Antón llegó de madrugada, apestando a alcohol. Abrió con dificultad la puerta y se tambaleó un poco, como cualquier otro sábado. Encendió la luz y la borrachera se le pasó de golpe: frente a la puerta había una maleta.
Temeroso, acudió hacia la cocina, el único lugar de la casa que permanecía en penumbra. Allí estaba su madre, sentada a la mesa donde descansaba una pila de papeles. Ella sujetaba entre las manos una taza de té fría; su cara mostraba una expresión desconocida para el joven.

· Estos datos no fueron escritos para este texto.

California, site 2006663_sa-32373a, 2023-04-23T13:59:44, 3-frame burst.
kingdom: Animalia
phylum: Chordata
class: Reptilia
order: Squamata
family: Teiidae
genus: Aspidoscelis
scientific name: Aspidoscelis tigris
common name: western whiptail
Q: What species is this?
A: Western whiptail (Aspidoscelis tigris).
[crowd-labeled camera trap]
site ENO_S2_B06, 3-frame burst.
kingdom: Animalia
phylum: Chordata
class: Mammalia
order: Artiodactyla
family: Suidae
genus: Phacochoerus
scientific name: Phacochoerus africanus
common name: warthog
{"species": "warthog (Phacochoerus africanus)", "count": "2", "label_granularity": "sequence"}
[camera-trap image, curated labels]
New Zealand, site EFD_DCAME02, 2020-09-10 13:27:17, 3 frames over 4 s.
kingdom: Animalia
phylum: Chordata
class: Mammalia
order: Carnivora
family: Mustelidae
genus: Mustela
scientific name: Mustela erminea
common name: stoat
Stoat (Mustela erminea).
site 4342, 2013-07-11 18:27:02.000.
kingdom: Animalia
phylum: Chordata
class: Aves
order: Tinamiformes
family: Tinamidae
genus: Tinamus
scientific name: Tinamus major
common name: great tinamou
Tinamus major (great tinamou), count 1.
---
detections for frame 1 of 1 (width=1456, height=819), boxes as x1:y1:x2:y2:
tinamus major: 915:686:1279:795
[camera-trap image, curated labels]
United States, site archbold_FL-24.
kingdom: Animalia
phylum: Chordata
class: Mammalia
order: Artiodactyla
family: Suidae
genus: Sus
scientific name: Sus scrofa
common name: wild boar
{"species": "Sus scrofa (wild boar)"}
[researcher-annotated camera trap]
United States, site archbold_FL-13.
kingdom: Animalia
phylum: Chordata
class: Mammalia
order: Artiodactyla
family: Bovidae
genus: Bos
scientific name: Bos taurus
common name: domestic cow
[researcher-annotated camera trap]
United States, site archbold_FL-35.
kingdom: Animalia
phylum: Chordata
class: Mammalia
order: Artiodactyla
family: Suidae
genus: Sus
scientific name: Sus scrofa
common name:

Ella no le dirigió la palabra, tan solo una mirada que lo dijo todo. Él se sentó frente a ella y aguardó. Los dos permanecieron así, en silencio, largo rato. Antón intentó hablar en varias ocasiones, pero el miedo a descubrirse, le hizo cerrar la boca en todas ellas.
Desvió la mirada hacia el pasillo, no podía soportar la mirada de la mujer que lo había criado. Reparó en la imagen de su difunto padre colgada en la pared, iluminada apenas por los haces que salían de la estancia.
Ella siguió su mirada y suspiró. Su expresión de entristeció un tanto. Decidió que había llegado el momento. Arrastró los papeles que había reunido y se los tendió a su hijo. El niño alegre al que había adorado desde que llegó a este mundo se había transformado en un adulto al que quería idolatrar, pero no podía.
Antón bajó la mirada hacia los papeles, no fue consciente de que ella se levantaba y se situaba tras él. Distinguió los documentos que temblaban en sus manos: narraban su historia. Allí había fotos, su partida de nacimiento, la inscripción del primer colegio al que había ido, cartas de su infancia y postales que había dibujado a sus padres. Atadas con una goma descubrió un buen número de multas, la denuncia por pelearse en las fiestas de Zalla y la carta de expulsión del instituto. Él agachó la cabeza, avergonzado. Sin embargo, bajo todos esos papeles, encontró uno más.
Leyó las condiciones del contrato. Recordó la decepción que había sentido al salir de la entrevista y comprendió que su madre lo había vuelto a hacer. Ella volvía a entregarle su apoyo; una vez más hacía todo lo posible por ayudarle. Se volvió hacia ella con una sonrisa, ella sonrió a su vez y le besó la cabeza. Apretó su hombro con una mano y desapareció por la puerta.
Antón se había quedado tan maravillado al ver que le habían dado el trabajo que olvidó por completo la maleta y la sospecha de que aquella noche la pasaría en casa de algún amigo.
Se sobresaltó al escuchar la puerta de la calle. Un portazo seco, como el que había que dar para que aquella puerta no se atascara. Su mente se aclaró en aquel instante y comprendió.
Cogió las llaves y salió a todo correr. Bajó las escaleras de dos en dos. Tropezó, todavía embriagado. Cayó en el segundo piso, pero continuó, cojeando.
Salió a la oscuridad y gritó a la silueta que se alejaba con paso lento y firme, la maleta en la mano derecha. Él prometió cambiar. Juró que la quería mientras avanzaba dando tumbos. Pero la silueta desapareció y las lágrimas nublaron su vista.